* START Quoted text *

Sunday, 26 October 2014

Defence panel clears projects worth Rs 80,000 crore ($13 billion)

MoD to choose yards for building submarines;Israeli Spike anti-tank missile chosen over US Javelin

By Ajai Shukla
Business Standard, 26th Oct 14

The ministry of defence (MoD) on Saturday took a major step to address India’s critical submarine shortage,. A committee has been set up to evaluate which Indian defence shipyards can build six high-tech, conventional submarines under Project 75I at an estimated cost of Rs 50,000 crore.

The government has also cleared the procurement of the Spike anti-tank missile from Israel, effectively rejecting the US proposal to co-manufacture the Javelin missile and then co-develop a next-generation version of the Javelin for the US and Indian militaries. The government has also cleared several smaller projects whose worth, according to ministry officials, totals Rs 80,000 crore. The details of these smaller approvals, though, are not immediately available.

To identify shipyards that will bid for the tender, the high-level committee, under Secretary (Defence Production) G Mohan Kumar, has been given six-eight weeks to screen five public sector and two private shipyards --- Mazagon Dock Ltd, Mumbai (MDL), which is currently building six Scorpene submarines under Project 75; Garden Reach Shipbuilders and Engineers, Kolkata; Hindustan Shipyard Ltd, Visakhapatnam (HSL); Goa Shipyard Ltd; Cochin Shipyard Ltd; Larsen & Toubro (L&T) and Pipavav Shipyard.

Highly credible MoD sources say the shortlisted shipyards will be invited to submit bids, in partnership with a foreign shipyard that meets the navy’s specifications for the submarines. These include air-independent propulsion; the capability to fire land attack cruise missiles; and advanced stealth features that make them hard to detect.

Project 75I stems from a “30-Year Submarine Construction Plan”, approved by the cabinet in 1999, for constructing 24 conventional submarines in India. Two separate construction lines were to build six submarines each, one using western technology; and the other with Russian know-how. Based on this experience, Indian designers would build the next 12 submarines.

So far, only six submarines are being built under Project 75 --- the Scorpenes at MDL.

* END Quoted text *

Repeat the defence news article word for word, between "To identify shipyards" and "hard to detect.", inclusive.

* START Records provided *

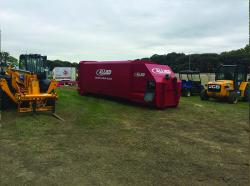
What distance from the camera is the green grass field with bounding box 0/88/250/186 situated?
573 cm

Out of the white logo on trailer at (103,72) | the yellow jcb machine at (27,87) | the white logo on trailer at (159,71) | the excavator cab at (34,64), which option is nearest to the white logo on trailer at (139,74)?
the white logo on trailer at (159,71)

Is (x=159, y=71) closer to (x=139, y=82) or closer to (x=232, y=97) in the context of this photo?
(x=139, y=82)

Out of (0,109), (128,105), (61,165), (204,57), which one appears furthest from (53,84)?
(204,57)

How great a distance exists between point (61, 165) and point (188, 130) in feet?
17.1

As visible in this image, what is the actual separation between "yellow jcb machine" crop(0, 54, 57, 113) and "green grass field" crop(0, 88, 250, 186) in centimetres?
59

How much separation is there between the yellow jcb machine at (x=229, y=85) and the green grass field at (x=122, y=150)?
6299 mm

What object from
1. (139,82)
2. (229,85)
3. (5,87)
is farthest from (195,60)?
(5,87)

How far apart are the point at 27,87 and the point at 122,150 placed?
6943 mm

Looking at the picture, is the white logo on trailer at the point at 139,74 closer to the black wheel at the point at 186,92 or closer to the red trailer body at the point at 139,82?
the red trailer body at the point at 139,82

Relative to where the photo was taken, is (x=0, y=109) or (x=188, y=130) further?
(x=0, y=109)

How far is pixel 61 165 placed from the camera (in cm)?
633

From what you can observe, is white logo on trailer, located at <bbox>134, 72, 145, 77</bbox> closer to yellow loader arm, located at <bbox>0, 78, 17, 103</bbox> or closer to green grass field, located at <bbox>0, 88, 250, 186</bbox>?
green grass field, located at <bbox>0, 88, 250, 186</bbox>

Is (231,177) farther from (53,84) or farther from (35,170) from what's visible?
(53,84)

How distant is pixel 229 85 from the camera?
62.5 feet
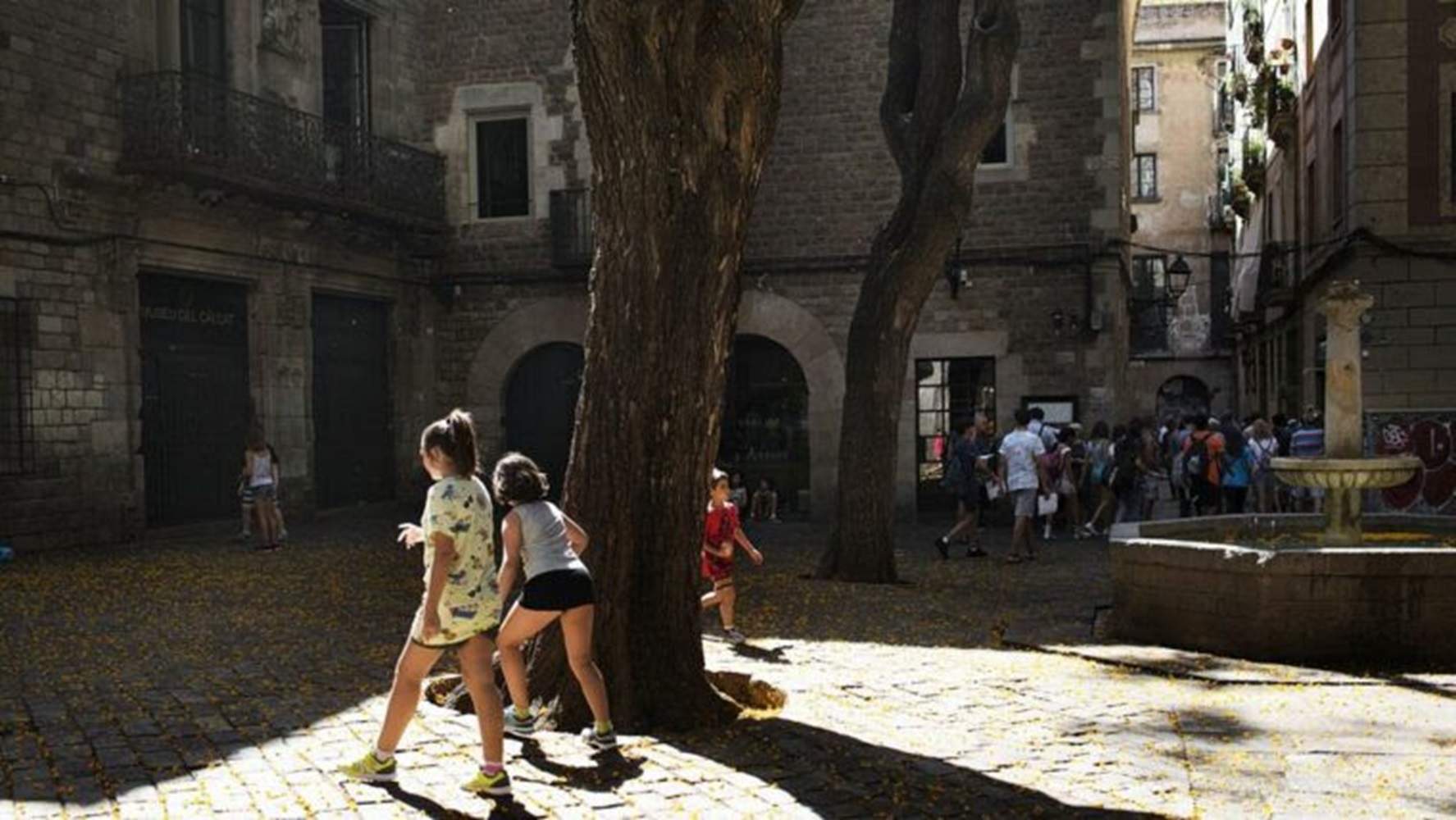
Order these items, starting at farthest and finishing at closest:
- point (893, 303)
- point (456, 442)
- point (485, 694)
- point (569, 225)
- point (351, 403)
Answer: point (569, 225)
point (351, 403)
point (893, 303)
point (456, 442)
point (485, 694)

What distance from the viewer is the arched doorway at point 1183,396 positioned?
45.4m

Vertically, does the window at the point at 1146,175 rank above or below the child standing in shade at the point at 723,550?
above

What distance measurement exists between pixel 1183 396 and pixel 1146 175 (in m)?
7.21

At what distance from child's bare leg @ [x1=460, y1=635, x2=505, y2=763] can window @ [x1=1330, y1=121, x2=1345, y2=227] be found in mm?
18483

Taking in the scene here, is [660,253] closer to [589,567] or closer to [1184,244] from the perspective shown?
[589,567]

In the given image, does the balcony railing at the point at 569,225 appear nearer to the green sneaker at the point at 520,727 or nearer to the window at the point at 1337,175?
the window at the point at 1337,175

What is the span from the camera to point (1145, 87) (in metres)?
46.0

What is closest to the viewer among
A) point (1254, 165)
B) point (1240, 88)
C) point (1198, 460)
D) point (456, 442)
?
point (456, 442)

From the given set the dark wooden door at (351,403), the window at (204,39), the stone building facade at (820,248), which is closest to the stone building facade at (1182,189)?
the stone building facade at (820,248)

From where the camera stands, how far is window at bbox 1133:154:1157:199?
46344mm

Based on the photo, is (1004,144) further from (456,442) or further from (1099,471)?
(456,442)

* END Records provided *
* START Records provided *

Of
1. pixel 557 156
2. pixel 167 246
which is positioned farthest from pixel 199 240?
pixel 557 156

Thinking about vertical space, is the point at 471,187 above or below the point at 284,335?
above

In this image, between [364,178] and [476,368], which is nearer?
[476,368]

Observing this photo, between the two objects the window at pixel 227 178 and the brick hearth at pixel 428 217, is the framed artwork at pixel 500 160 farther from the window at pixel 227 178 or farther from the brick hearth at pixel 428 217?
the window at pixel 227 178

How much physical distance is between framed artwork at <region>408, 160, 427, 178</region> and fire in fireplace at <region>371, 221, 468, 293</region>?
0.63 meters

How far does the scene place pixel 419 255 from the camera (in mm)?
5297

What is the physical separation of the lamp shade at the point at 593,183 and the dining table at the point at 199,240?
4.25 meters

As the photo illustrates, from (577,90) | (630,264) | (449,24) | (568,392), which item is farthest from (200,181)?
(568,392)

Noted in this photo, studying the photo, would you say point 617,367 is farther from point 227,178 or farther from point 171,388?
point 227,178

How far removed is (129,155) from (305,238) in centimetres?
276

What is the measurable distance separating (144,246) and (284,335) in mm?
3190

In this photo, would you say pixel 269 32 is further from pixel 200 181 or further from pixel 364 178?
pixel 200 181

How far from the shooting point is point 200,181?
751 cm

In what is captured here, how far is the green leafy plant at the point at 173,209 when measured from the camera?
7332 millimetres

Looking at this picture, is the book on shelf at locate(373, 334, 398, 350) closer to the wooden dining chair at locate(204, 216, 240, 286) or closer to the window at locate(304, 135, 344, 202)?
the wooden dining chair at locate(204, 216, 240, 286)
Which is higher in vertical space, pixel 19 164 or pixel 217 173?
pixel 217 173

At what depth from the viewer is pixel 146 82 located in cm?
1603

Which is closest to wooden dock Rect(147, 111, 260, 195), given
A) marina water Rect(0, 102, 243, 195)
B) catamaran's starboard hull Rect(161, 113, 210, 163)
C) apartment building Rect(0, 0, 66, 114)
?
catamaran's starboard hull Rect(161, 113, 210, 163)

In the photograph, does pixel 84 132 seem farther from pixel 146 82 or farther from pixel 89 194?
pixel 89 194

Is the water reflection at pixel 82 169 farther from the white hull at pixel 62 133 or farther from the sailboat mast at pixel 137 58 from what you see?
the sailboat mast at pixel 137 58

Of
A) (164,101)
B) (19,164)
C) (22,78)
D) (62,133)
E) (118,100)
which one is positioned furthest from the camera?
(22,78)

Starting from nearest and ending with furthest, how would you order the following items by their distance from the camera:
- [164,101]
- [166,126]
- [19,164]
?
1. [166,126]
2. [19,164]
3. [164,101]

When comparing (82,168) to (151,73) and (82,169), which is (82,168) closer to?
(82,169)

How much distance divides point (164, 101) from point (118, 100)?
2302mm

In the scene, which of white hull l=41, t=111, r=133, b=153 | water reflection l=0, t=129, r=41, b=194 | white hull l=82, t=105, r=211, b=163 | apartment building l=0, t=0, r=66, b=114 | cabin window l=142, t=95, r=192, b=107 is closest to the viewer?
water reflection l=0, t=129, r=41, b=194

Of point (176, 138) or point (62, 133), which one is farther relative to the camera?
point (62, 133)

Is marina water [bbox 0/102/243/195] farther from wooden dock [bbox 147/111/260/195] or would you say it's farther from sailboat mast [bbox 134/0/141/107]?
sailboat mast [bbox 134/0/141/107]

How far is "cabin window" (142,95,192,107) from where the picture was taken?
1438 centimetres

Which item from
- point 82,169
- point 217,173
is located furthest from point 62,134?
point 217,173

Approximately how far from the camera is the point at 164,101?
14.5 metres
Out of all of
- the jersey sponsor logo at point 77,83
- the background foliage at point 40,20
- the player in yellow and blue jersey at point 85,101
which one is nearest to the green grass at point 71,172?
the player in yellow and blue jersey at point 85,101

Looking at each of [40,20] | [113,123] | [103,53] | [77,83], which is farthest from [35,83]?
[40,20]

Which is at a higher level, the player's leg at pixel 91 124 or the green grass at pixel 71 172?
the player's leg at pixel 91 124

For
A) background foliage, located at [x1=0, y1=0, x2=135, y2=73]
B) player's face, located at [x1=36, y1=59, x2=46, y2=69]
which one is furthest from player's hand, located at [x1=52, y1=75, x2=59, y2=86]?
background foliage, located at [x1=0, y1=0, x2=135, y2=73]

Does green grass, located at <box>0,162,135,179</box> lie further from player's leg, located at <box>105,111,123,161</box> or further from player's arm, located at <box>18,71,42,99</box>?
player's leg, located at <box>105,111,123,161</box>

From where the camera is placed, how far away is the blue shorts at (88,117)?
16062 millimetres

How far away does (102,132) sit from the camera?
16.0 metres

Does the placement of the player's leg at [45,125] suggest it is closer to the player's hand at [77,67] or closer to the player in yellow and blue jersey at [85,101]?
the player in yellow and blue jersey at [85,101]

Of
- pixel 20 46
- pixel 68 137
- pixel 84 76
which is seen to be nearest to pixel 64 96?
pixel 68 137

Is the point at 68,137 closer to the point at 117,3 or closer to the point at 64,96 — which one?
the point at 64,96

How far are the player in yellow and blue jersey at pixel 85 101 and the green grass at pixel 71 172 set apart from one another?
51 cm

* END Records provided *

## [Answer to the exercise]
To identify shipyards that will bid for the tender, the high-level committee, under Secretary (Defence Production) G Mohan Kumar, has been given six-eight weeks to screen five public sector and two private shipyards --- Mazagon Dock Ltd, Mumbai (MDL), which is currently building six Scorpene submarines under Project 75; Garden Reach Shipbuilders and Engineers, Kolkata; Hindustan Shipyard Ltd, Visakhapatnam (HSL); Goa Shipyard Ltd; Cochin Shipyard Ltd; Larsen & Toubro (L&T) and Pipavav Shipyard.

Highly credible MoD sources say the shortlisted shipyards will be invited to submit bids, in partnership with a foreign shipyard that meets the navy’s specifications for the submarines. These include air-independent propulsion; the capability to fire land attack cruise missiles; and advanced stealth features that make them hard to detect.